February 24, 2026|Not specified|Past event

State-sponsored hackers are now directly targeting employees in the UK defence supply chain through personalised cyber-espionage, amplifying risks to national security amid escalating geopolitical tensions.

Key takeaways

  • In early 2026, Google reported a surge in state-linked campaigns spoofing defence contractors across Europe including the UK, shifting from broad infrastructure hits to individual employee targeting via hiring processes.
  • The UK defence sector faces mounting pressure from recent high-impact incidents and a 2025 Strategic Defence Review that integrates cyber as a core warfighting domain, with new structures like CyberEM Command set for implementation.
  • Failure to bolster resilience risks supply chain compromises that could delay military capabilities or expose sensitive data, at a time when AI lowers barriers for adversaries and economic damages from similar attacks reached £1.9 billion in one 2025 case.

Escalating Cyber Risks to UK Defence

The UK's defence industrial base confronts a rapidly intensifying cyber threat environment as state actors exploit vulnerabilities in supply chains and personnel. Recent intelligence highlights how adversaries, including those linked to Russia and China, have expanded targeting to include spoofed websites of hundreds of defence firms and direct approaches to employees during recruitment. This evolution makes espionage more accessible and harder to detect, particularly as AI tools reduce the expertise needed to mount sophisticated operations.

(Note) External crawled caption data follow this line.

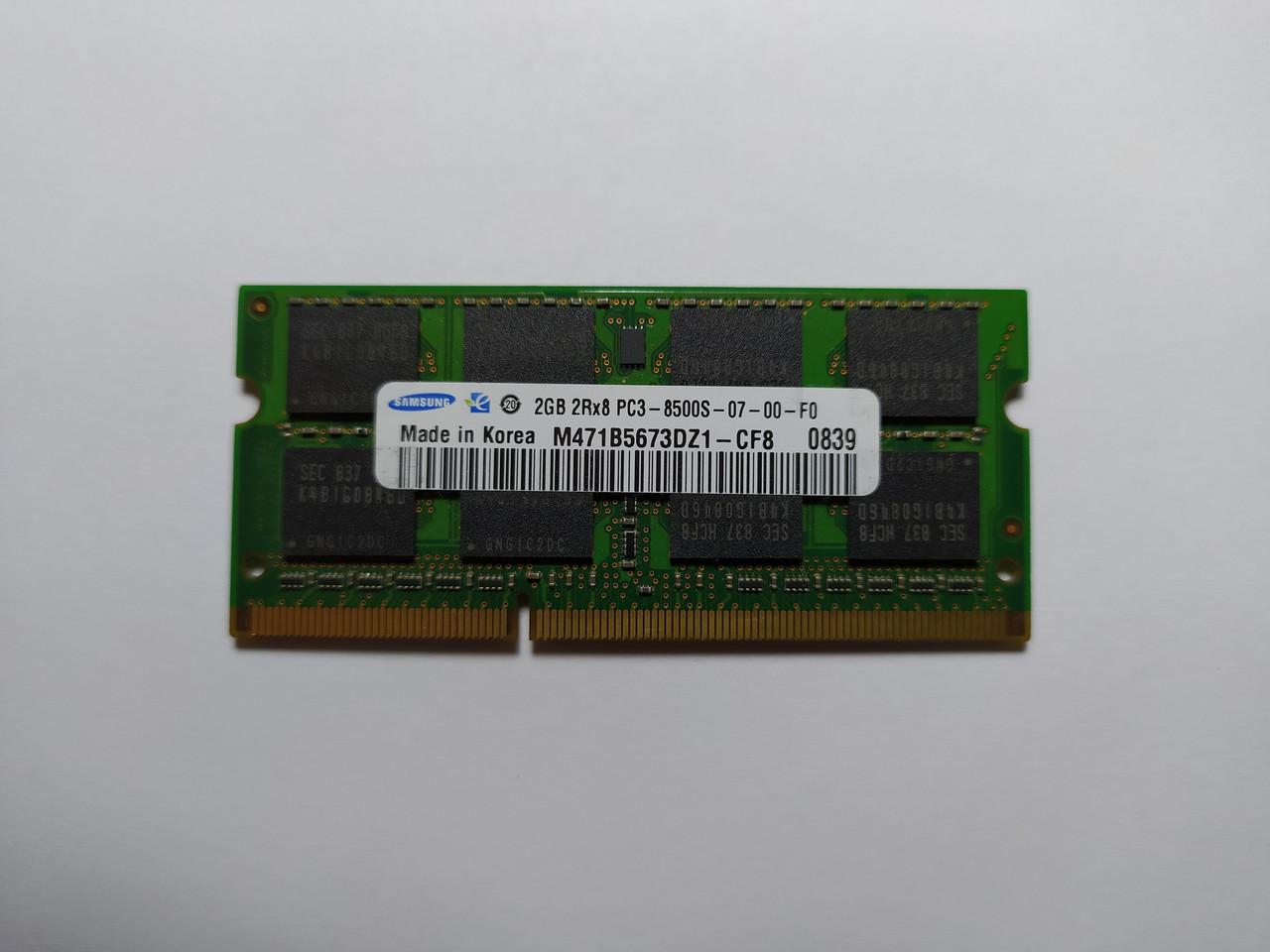 Оперативная память для ноутбука SODIMM Samsung DDR3 2Gb 1066MHz PC3-8500S (M471B5673DZ1-CF8) Б/У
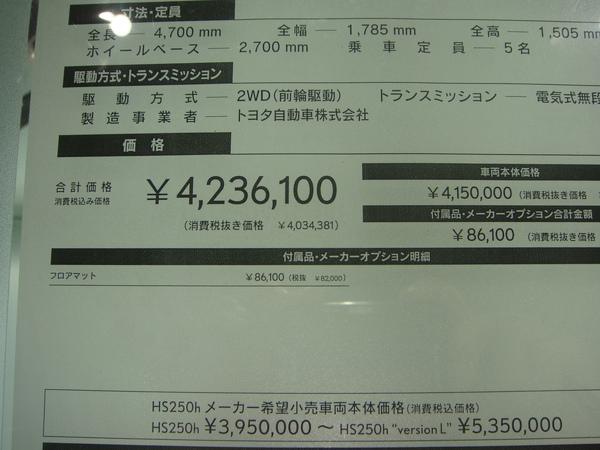 DSC08201.JPG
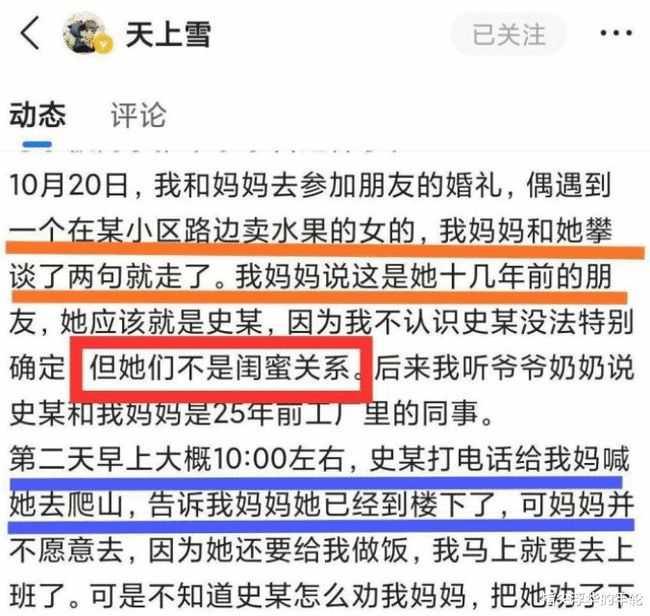 (圖/翻攝網易新聞@八姐論八卦)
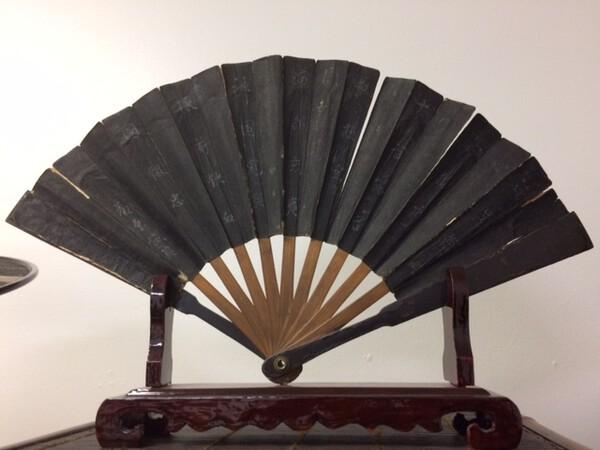 Iron fan.JPG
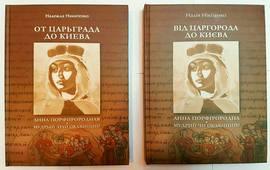 Книга о крещении Киевской Руси
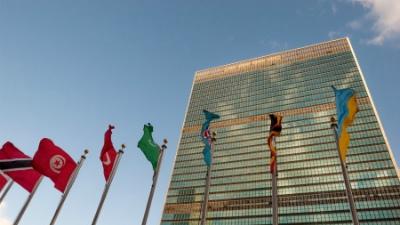 ООН предупредила, что 1,5 мл…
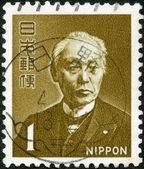 JAPAN - 1968: shows Maejima Hisoka (1835-1919) — Stock Photo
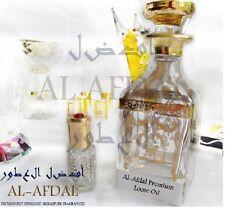 12ml Ambergris Deluxe by Al-Afdal Perfumes Arabian Perfume oil/Attar/Ittar/Itr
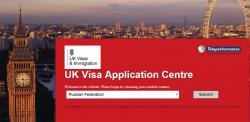 Великобритания увеличивает визовые сборы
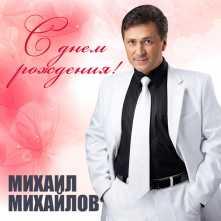Мистер шлягер-МИХАИЛ МИХАЙЛОВ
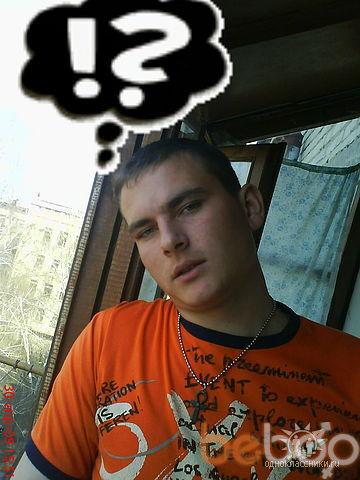 Фото мужчины gena040490, Москва, Россия, 27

Geopolitical pressures drive this focus: the 2025 Strategic Defence Review positioned cyber alongside traditional domains, establishing a CyberEM Command for integrated offensive and defensive operations while accelerating digital targeting capabilities by 2027. Concurrently, the government advanced a Cyber Action Plan with £210 million funding and proposed a Cyber Security and Resilience Bill to expand oversight of critical sectors. These moves respond to persistent incidents, including breaches at Ministry of Defence contractors that exposed sensitive military site data.

The stakes extend beyond immediate data loss. Compromised defence suppliers can disrupt production timelines for weapons systems, erode technological edges, and impose substantial economic costs—exemplified by a 2025 attack on a major manufacturer causing £1.9 billion in UK-wide damages. Smaller firms in the supply chain remain particularly vulnerable, often lacking resources to counter advanced persistent threats, creating cascading risks for larger primes and national capabilities.

Tensions arise between rapid innovation and security: the push for digital transformation and AI integration in defence systems introduces new attack surfaces, while reliance on global supply chains exposes dependencies that adversaries can exploit. Balancing collaboration with international partners against the need for sovereign resilience adds complexity, as does the skills shortage in cyber expertise across government and industry.